Is this an EAV because there's a slight ambiguity to the datatype of "Answer"
No, it's not.
AN EAV model breaks down an Entity into a list of attributes.
like so:
Entity Attribute Value
1 Fname Stephanie
1 Lname Page
1 Age 30
because you see the Answer column of the Survey schema is holding both words and numbers like the Value column does here you think that defines EAV. It does not. Just as if I added 3 datatype columns to this model it wouldn't change it FROM an EAV.
I soooo hate it when
I've had people tell me that the query I'm tuning has to go "as fast as possible". Ok, so give me a billion dollars and 30 years. "Wait, a Billion what?" "As much as", "as fast as" aren't requirements. You can validate anything you want in a database... build a shedload of Before triggers, voila! Validation galore.
What's the datatype of an age column? Or Birthdate column? Depends on what your data source is. Some older records may only have Month and Year, or just year, or 'around' or 'circa' some year. You couldn't have just a number column and do 'as much validation as possible'. and NUMBER(2) may be BETTER validation than just NUMBER. So now you'll have NUMBER(1), NUMBER(2), NUMBER... to have "as much as".
Where I think you are getting tripped up
Think of this as a Conceptual Data Model, not a Physical one. In those terms Survey is an entity. Is Question an entity or just an attribute of Survey.
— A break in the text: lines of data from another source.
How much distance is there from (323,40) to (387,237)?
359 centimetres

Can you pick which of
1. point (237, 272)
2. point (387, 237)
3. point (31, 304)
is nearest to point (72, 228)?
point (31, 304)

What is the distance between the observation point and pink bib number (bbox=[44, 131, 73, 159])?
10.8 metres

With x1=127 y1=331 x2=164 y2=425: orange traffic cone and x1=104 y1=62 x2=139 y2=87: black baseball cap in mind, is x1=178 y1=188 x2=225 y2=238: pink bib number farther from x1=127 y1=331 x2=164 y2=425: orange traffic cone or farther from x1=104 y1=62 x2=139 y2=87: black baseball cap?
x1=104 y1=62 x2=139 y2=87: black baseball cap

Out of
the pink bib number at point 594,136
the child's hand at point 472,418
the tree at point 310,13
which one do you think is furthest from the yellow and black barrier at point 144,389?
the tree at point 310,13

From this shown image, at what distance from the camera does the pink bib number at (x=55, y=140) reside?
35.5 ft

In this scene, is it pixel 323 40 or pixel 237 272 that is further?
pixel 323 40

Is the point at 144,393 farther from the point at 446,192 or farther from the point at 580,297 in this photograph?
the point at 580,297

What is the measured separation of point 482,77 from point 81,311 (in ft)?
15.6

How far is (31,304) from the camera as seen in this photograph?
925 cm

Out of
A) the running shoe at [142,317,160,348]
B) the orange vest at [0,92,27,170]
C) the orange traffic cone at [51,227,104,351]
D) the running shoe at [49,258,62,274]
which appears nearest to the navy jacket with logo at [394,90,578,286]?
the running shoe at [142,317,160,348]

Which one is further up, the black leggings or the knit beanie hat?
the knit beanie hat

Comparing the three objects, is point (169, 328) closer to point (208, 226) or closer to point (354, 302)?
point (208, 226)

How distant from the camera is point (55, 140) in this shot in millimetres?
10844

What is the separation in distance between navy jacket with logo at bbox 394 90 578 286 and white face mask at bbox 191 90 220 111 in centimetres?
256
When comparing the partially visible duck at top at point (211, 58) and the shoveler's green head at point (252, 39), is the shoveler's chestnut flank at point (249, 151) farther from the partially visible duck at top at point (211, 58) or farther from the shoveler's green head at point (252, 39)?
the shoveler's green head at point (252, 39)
If you built One table PER you're clearly saying that Question is just an Attribute of Survey and storing them vertically makes this an EAV. What this model shows is that Question is actually another entity. There is a relationship between Questions, e.g. 'a country [can] edit questions'. There was the original question and edited one. Each question has a collection of possible answers. And the most important this is that, they are all questions. In an EAV I call fname, lname, bdate, age, major, salary, etc... all very disparate things, just attributes. In this case we're not including the name of the agency who originated the survey and the date it was issued and the date is due back and the etc... as questions.
Let me put this another way. You're Fedex. You want to store timestamps for certain events. Each time a package enters or leaves a facility or vehicle. Time on the picking up truck, time off the truck and into the first facility, time out of that facility and onto a plane, etc. Do you store them Horizontally? How do you know the number of hops in advance? If you store them vertically does that automatically make it an EAV? And if so why.
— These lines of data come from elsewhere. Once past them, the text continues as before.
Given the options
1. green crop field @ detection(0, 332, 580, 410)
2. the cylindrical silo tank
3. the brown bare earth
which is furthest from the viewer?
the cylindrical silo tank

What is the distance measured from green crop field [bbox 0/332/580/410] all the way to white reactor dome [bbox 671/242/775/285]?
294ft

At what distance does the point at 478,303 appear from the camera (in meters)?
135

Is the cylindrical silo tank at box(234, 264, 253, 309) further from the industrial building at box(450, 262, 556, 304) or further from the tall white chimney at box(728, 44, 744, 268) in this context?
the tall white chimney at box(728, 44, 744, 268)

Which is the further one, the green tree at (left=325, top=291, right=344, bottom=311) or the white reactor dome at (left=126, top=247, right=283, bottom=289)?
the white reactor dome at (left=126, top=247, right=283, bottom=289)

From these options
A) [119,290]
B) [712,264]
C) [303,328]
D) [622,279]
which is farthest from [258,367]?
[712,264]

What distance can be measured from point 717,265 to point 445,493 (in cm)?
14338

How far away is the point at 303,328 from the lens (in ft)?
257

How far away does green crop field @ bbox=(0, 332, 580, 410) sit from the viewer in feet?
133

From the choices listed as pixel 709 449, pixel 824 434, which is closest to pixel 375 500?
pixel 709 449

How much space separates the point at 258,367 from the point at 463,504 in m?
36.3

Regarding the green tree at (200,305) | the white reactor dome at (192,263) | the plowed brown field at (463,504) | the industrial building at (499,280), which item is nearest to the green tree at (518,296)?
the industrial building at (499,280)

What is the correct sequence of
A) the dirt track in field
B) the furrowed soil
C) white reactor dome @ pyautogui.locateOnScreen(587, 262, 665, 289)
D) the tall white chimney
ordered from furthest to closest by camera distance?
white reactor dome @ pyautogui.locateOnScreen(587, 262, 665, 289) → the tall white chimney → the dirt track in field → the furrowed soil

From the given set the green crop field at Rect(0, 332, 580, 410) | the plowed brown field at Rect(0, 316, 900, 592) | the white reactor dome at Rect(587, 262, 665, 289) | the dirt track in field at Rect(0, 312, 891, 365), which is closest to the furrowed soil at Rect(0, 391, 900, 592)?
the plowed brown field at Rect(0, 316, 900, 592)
You're a weather company getting temps from stations around the country. Let's say the sensors are designed to send a reading when the temperature changes +/- a full degree. If you store a sensor_ID|timestamp|temp is a Reading Table is that an EAV? Each reading isn't an attribute of the sensor, they are themselves entities which belong to a collection/series.
One thing that vertical storage of answers has in common with an EAV is its difficulty in performing analytic queries. If you wanted a list of all the people who answered TRUE to question 5 and 10 but FALSE to 6 and 11 would be very difficult when done vertically. Maybe that's why you see this an EAV. If you want to do that, you need a different storage. The relational storage of the question and answers isn't the best reporting database. Let's go back to the Fedex example. It's not simple to do "transit" time reporting when the rows are vertical.
This sounds like you are wrestling with a common problem: how to use a hammer to fasten a screw.
Both alternatives you listed are bad, each for different reasons. But that's because you are trying to stuff your particular data model into a relational database system. A good approach would be to look beyond the relational database at some other database/storage systems, try a couple out, and find the best fit for your project.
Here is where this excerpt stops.